Plan your marketing, set aside chunks of time for it, and show up for the appointment – just like you do for your core creative work.
Otherwise, there is a very human thing that happens. In the absence of a plan that tells us what to do, we pay attention only to the most urgent things. All those little marketing tasks don’t seem as urgent as finishing your latest project or developing new ideas.
That means your products get created but maybe don’t sell as well as they could. Or perhaps they sell really well at shows where you’re a vendor, but you’re having trouble getting traction online.
Set aside time on a weekly basis
- Planning time. Once every month or three, you’ll need to rope off a little bit of time within your marketing window for planning ahead of when you’ll actually create the content. This is the time to figure out what content to create and why, where it will publish, and when it is due. You can plan one month at a time or do a quarterly plan. You won’t know exactly how much time is necessary until you do it a couple of times. Maybe it’s a couple of hours every month, but possibly more or less depending on your needs.
- Content creation. The bulk of time you’ll set aside will be for content creation, whether that’s taking photos, making videos, writing blog posts, or prepping your newsletter. If you don’t have the basic content marketing foundations in place, such as your website, blog, email service provider, and social media profiles you will need to do those first as separate projects.
- Publishing, distribution and relationship building. Your business-related social media time is part of that, and so is the time spent connecting with other creators, bloggers, podcasters or anyone else who can help spread your content. These same people, who might link to you because you have a similar audience, may also be resources for links, interviews, and partner projects.
Set appointments
However you usually schedule dentist appointments or meetings or other events that involve showing up on time, is how you’ll schedule your appointment to do your marketing.

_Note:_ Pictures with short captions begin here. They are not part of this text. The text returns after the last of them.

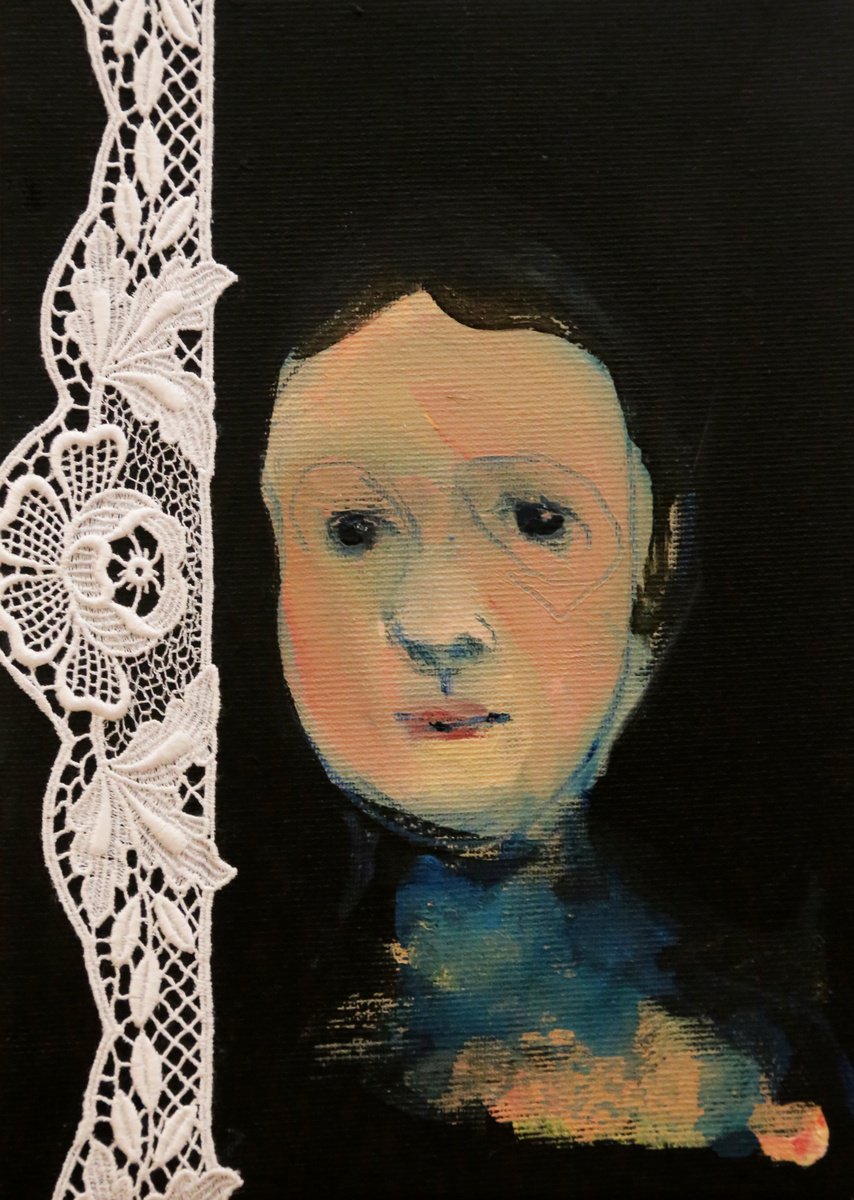 Impressionistic Portrait Oil Painting By Francesca Candito, 7 X 9, Rugiada Come La Luce Al Mattino Mattino, Original Artwork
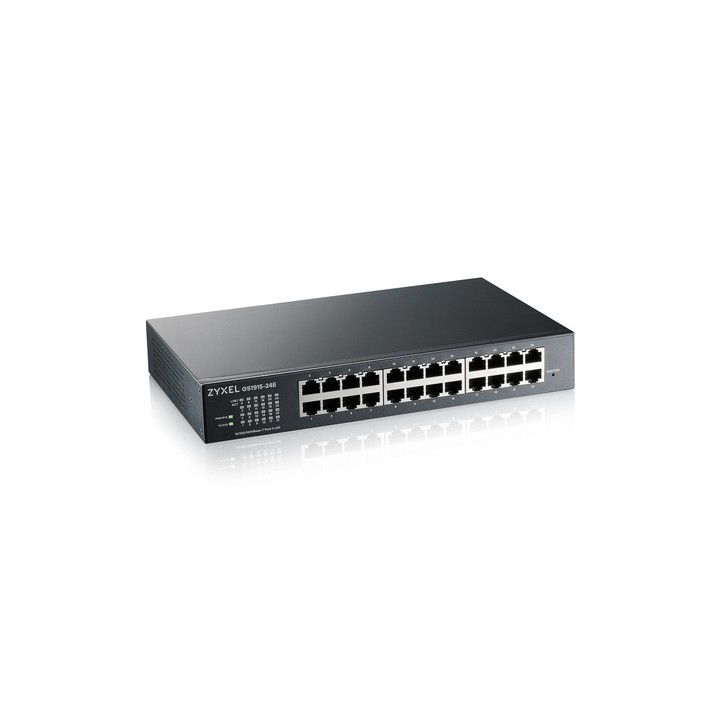 ZYXEL SWITCH MANAGED 24 PORTE GIGABIT, DESIGN SENZA VENTOLE, DESKTOP, NEBULAFLEX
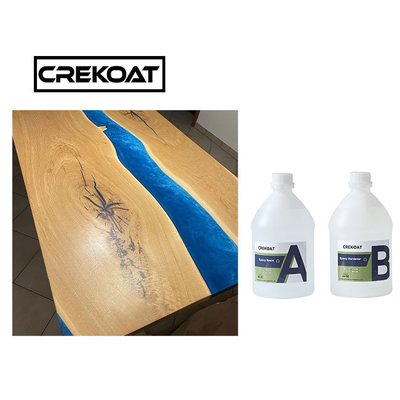 2/1 Ratio Clear Epoxy Resin Kit Gießbeschichtung für Fluss Tischplatten Niedriggeruch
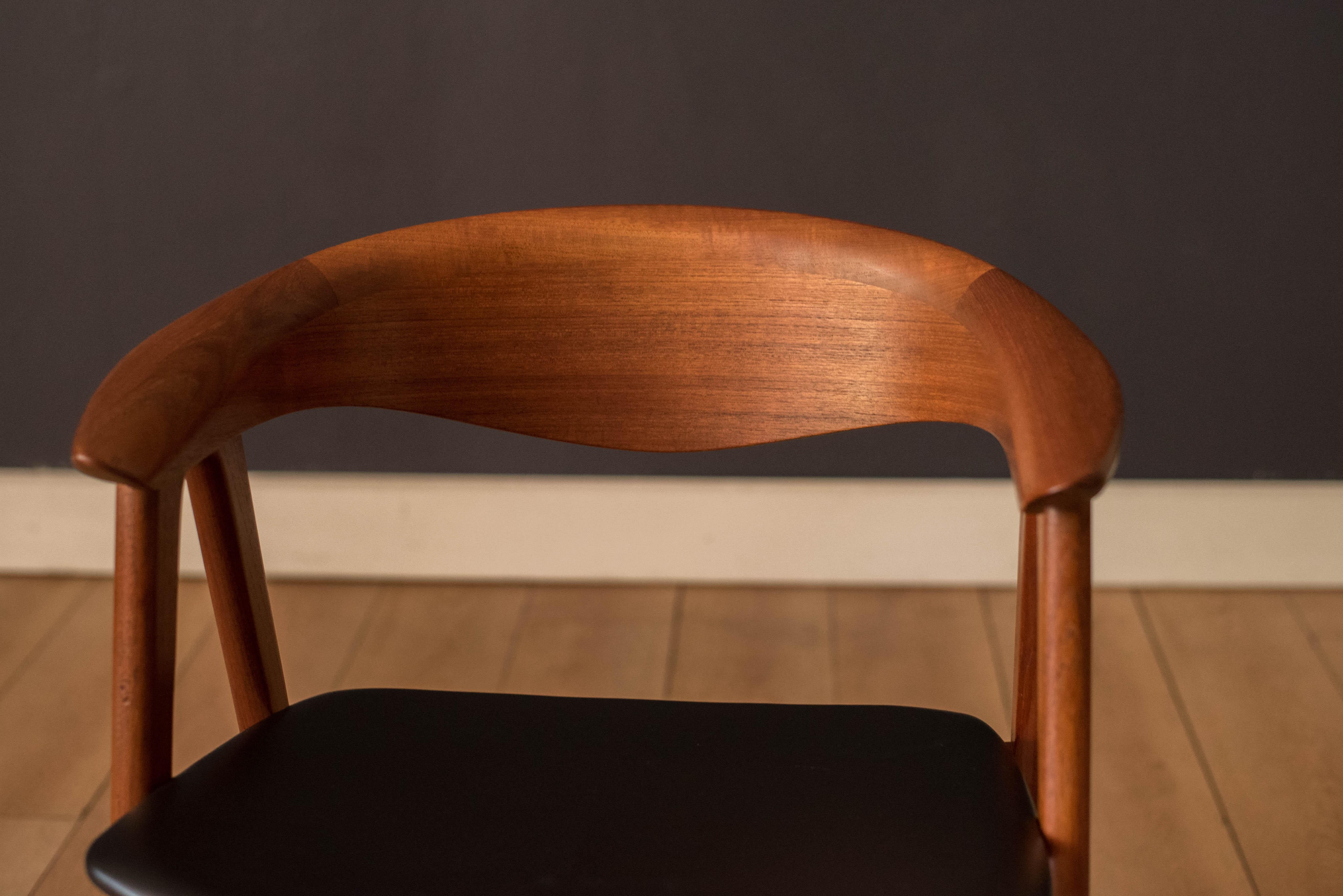 Pair of Danish Teak Compass Dux Dining Chairs by Erik Kirkegaard 7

So whether you use a calendar app or a paper calendar, schedule it in. Think of it as an appointment apart from your core creative work.
Try to find a time where you can show up regularly, whether that’s in hour chunks here and there or a half day once or twice a week.
For example, if you already spend time on social media, can you expand that by an hour or use some of that time on creating content? If you really can’t imagine where you’ll find the time for content planning, creation, and distribution, you may need to consider finding someone to help.
Show up and do the work
Commit to not getting distracted and get as much done as you can during the time allotted.
A plan and a system help you get past excuses and distractions
When there’s a good solid system in place, you don’t have to think about what you’re going to do. Instead of dithering for half an hour over which blog to write or which product to show in your video, you already know because it’s right there in front of you. All you have to do is execute.